Every company will have new more detailed disclosure requirements—all companies that sell multiple elements in a single contract will be affected. The method of estimating bad debts will be altered. Contingent revenue will change from “until assured” to “estimate at inception.” The guidance in all areas is going to become more subjective. Certain sales and fulfillment costs may need to be capitalized. There are also tax implications for most accrual-based corporations.

Can you give a few examples of how this change in an accounting rule winds up impacting people in functional areas outside of finance?
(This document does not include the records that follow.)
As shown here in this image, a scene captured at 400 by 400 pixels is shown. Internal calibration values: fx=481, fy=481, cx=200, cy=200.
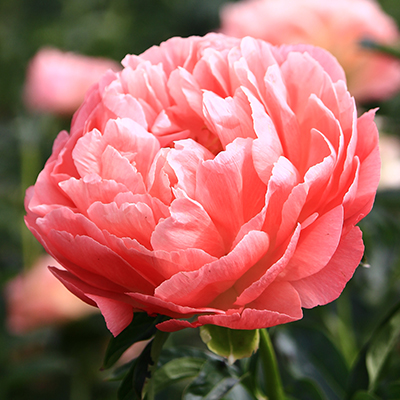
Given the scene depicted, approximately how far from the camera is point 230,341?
1.41 ft

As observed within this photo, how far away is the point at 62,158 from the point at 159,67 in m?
0.13

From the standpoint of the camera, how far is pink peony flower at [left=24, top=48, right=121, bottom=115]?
135cm

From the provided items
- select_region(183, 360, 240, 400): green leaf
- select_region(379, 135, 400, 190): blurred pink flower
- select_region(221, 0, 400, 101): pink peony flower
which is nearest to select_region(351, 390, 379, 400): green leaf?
select_region(183, 360, 240, 400): green leaf

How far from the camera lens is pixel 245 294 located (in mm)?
373

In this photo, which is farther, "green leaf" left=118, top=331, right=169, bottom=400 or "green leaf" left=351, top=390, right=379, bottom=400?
"green leaf" left=351, top=390, right=379, bottom=400

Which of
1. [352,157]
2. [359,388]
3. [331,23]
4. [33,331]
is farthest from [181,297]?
[33,331]

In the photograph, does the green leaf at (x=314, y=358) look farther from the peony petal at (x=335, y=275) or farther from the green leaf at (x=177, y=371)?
the peony petal at (x=335, y=275)

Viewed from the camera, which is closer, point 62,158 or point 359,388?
point 62,158

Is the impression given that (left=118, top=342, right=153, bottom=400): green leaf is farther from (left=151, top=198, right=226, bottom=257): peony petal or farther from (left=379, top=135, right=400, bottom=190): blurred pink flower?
(left=379, top=135, right=400, bottom=190): blurred pink flower

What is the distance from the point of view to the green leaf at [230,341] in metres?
0.43

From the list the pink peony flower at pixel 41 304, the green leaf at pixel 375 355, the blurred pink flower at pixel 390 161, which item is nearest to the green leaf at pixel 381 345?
the green leaf at pixel 375 355

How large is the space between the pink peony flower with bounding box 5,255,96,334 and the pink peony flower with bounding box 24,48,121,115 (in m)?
0.45

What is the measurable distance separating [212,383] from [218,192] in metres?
0.23

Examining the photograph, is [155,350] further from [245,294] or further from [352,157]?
[352,157]
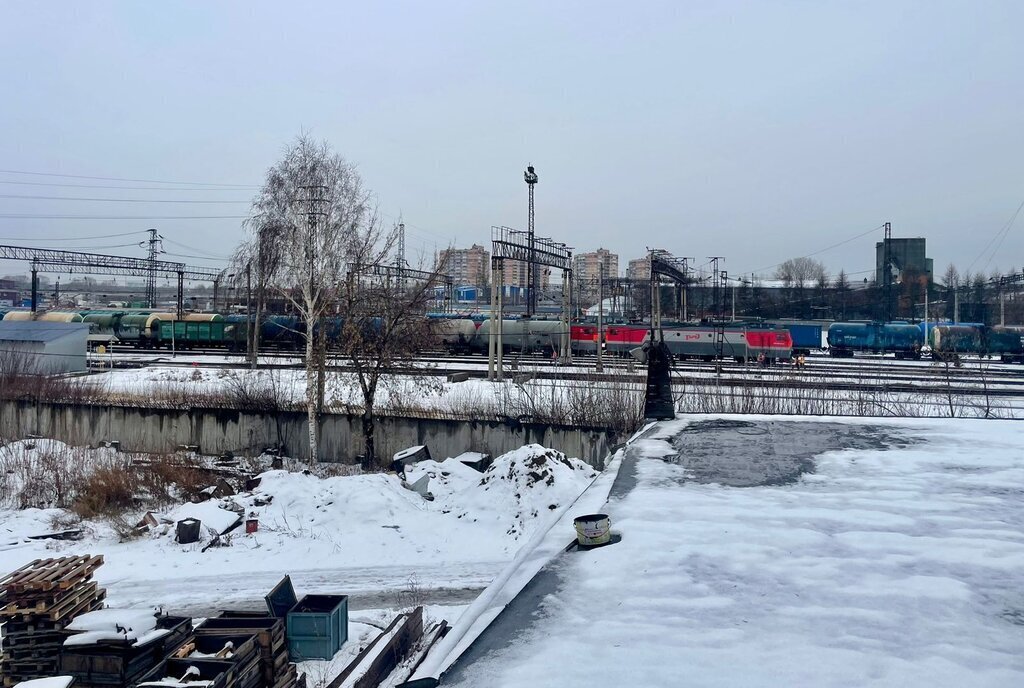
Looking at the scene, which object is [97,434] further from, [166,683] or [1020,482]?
[1020,482]

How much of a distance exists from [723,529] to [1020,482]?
3.36 meters

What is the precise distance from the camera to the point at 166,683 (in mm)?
7082

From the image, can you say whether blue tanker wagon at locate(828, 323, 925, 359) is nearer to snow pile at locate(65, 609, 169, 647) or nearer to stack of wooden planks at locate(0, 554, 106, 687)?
snow pile at locate(65, 609, 169, 647)

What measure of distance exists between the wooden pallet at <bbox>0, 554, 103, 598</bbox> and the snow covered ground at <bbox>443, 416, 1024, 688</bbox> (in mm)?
6985

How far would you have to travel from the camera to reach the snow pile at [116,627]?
7.41 m

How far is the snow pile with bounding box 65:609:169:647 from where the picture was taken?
7414 millimetres

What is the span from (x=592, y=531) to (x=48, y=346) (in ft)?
101

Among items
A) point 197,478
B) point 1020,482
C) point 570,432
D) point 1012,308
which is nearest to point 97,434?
point 197,478

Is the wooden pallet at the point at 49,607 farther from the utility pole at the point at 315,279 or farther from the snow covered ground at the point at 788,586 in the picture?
the utility pole at the point at 315,279

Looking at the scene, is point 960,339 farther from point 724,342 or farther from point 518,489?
point 518,489

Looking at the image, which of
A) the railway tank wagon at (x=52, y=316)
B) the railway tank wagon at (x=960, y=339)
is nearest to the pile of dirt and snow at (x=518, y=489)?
the railway tank wagon at (x=960, y=339)

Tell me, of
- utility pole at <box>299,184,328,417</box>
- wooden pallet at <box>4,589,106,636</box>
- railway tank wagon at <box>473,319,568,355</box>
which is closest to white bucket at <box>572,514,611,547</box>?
wooden pallet at <box>4,589,106,636</box>

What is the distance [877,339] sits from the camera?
40719 millimetres

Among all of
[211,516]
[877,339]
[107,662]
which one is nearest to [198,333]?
[211,516]
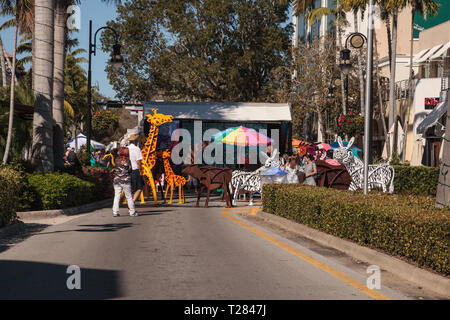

New sales contracts; new definitions of products, services, and SKUs; new evidence of delivery or acceptance; new estimation methods; new tracking and allocations of certain selling and fulfillment costs; potential amended tax filings.

Why the strong sense of urgency in your thought leadership message?

If you wait until there is certainty, it will be too late, very expensive, and may result in reporting risk. There are many potential unintended consequences and secondary effects. And because there are so many resource demands, late changes will be expensive. Also, there will be COSO, SOX and audit implications.